**Request:** Repeat the records below word for word, but start at the line that contains "Relative to (x=413, y=57)", stop after the last line, and include nothing else.

[start Records for the exercise]

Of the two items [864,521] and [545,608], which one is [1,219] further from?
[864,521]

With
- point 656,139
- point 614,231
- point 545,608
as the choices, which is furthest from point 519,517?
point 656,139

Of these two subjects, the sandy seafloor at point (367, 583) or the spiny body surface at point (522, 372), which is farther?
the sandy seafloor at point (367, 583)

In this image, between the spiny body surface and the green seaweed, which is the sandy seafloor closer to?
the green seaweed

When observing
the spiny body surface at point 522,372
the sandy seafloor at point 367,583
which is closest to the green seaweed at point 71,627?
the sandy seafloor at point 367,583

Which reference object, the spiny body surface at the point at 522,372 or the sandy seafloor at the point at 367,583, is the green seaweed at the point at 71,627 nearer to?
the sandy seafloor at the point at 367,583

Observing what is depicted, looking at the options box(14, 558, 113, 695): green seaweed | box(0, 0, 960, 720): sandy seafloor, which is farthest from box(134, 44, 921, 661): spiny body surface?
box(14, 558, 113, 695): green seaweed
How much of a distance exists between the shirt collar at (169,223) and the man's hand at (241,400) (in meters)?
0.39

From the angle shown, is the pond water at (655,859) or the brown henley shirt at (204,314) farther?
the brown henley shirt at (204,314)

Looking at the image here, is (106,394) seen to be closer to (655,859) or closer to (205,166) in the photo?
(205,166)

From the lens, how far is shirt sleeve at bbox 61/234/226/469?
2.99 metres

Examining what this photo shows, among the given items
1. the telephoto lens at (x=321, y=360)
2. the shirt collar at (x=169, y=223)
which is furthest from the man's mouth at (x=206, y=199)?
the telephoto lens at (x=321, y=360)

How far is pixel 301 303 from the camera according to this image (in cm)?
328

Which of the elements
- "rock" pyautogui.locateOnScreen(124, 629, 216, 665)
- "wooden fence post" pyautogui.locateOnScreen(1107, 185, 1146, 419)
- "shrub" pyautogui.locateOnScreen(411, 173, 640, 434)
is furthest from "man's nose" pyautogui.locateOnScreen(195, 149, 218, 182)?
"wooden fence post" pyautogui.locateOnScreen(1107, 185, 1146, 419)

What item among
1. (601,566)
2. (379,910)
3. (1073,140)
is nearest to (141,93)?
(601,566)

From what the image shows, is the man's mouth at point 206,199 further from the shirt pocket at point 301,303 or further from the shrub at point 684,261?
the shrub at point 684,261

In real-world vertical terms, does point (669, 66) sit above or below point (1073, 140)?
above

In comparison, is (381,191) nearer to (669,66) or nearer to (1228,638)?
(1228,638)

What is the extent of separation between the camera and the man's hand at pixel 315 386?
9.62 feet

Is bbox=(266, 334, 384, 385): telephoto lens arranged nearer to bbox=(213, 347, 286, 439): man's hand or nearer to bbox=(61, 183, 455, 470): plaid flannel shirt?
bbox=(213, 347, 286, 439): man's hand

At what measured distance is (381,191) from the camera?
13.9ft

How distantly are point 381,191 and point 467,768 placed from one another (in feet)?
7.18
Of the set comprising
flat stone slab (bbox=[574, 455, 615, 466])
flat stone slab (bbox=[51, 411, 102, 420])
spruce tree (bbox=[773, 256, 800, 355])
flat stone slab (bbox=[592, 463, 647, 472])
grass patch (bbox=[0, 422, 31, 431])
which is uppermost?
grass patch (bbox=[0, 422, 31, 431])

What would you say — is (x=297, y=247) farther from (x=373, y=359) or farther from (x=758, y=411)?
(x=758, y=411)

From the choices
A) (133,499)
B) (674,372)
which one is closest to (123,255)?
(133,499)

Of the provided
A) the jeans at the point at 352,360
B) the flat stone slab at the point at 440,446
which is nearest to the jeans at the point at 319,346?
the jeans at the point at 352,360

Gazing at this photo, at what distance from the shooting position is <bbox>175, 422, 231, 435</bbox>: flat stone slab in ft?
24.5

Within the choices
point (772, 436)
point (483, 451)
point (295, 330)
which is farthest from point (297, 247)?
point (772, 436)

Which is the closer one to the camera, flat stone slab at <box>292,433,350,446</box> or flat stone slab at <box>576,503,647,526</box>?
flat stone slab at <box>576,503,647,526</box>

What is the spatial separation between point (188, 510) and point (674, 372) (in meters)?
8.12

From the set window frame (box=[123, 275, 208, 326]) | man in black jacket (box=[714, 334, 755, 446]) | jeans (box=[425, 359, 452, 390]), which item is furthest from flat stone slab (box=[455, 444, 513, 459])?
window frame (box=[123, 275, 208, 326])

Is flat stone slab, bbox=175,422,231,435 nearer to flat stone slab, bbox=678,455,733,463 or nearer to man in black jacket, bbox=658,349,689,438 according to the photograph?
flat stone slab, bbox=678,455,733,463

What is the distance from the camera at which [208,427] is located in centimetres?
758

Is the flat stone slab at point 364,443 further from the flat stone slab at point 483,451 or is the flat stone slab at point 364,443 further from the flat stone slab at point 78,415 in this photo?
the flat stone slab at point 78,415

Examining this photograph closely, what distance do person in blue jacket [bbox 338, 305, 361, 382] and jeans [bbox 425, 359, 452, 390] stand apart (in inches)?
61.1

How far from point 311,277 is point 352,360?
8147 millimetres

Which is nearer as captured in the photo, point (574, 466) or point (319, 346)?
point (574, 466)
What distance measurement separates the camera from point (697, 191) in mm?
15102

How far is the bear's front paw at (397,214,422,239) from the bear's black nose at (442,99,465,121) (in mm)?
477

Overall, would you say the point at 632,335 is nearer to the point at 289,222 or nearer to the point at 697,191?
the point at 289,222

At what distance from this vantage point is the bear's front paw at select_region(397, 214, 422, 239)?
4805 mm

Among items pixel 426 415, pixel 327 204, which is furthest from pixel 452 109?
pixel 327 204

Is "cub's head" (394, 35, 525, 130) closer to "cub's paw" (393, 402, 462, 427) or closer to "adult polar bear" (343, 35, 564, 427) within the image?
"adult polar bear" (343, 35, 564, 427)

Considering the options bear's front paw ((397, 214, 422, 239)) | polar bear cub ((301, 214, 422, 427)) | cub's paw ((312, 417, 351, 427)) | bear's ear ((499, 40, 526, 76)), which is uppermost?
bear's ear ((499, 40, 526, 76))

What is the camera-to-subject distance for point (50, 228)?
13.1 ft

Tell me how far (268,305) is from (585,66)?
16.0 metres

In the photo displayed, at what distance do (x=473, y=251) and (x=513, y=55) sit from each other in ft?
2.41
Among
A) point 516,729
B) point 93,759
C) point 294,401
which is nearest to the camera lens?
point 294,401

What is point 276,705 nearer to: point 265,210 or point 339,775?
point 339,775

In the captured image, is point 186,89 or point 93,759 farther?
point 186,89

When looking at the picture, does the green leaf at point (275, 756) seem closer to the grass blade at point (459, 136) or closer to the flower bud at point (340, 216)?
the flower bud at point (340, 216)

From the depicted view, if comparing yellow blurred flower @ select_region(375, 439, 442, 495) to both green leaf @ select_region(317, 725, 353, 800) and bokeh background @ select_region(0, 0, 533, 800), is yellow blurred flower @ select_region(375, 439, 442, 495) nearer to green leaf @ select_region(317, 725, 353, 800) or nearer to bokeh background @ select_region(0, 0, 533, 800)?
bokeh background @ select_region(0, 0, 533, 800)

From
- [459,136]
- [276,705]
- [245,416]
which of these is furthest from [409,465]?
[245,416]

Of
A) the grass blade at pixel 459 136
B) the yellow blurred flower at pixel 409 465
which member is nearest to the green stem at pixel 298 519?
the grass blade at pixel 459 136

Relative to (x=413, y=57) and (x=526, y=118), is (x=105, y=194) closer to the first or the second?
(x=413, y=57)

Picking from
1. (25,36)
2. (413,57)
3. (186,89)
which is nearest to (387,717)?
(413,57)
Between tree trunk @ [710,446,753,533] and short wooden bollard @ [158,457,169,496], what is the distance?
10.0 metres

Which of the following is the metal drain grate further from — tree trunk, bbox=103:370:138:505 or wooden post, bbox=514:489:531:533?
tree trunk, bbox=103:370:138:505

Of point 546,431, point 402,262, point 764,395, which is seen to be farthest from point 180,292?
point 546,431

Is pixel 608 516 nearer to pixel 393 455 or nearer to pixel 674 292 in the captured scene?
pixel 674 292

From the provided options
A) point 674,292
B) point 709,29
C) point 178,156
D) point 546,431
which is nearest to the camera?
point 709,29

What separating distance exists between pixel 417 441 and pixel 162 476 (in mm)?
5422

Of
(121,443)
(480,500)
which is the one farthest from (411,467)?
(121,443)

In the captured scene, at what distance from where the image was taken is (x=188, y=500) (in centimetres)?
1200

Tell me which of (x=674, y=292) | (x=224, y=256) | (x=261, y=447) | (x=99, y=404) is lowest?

[end Records for the exercise]

**Result:**
Relative to (x=413, y=57) and (x=526, y=118), is (x=105, y=194) closer to the first or the second?
(x=413, y=57)

Picking from
1. (25,36)
2. (413,57)
3. (186,89)
which is nearest to (387,717)?
(413,57)
Between tree trunk @ [710,446,753,533] and short wooden bollard @ [158,457,169,496], what is the distance?
10.0 metres

Which of the following is the metal drain grate further from — tree trunk, bbox=103:370:138:505 or wooden post, bbox=514:489:531:533?
tree trunk, bbox=103:370:138:505

Of point 546,431, point 402,262, point 764,395, which is seen to be farthest from point 180,292?
point 546,431

Is pixel 608 516 nearer to pixel 393 455 or nearer to pixel 674 292 in the captured scene?
pixel 674 292

From the provided options
A) point 674,292
B) point 709,29
C) point 178,156
D) point 546,431
which is nearest to the camera?
point 709,29

What separating distance exists between pixel 417 441 and pixel 162 476 (in mm)?
5422

Of
(121,443)
(480,500)
which is the one farthest from (411,467)?
(121,443)

In the captured scene, at what distance from where the image was taken is (x=188, y=500) (in centimetres)?
1200

Tell me which of (x=674, y=292) | (x=224, y=256) | (x=261, y=447) | (x=99, y=404) is lowest?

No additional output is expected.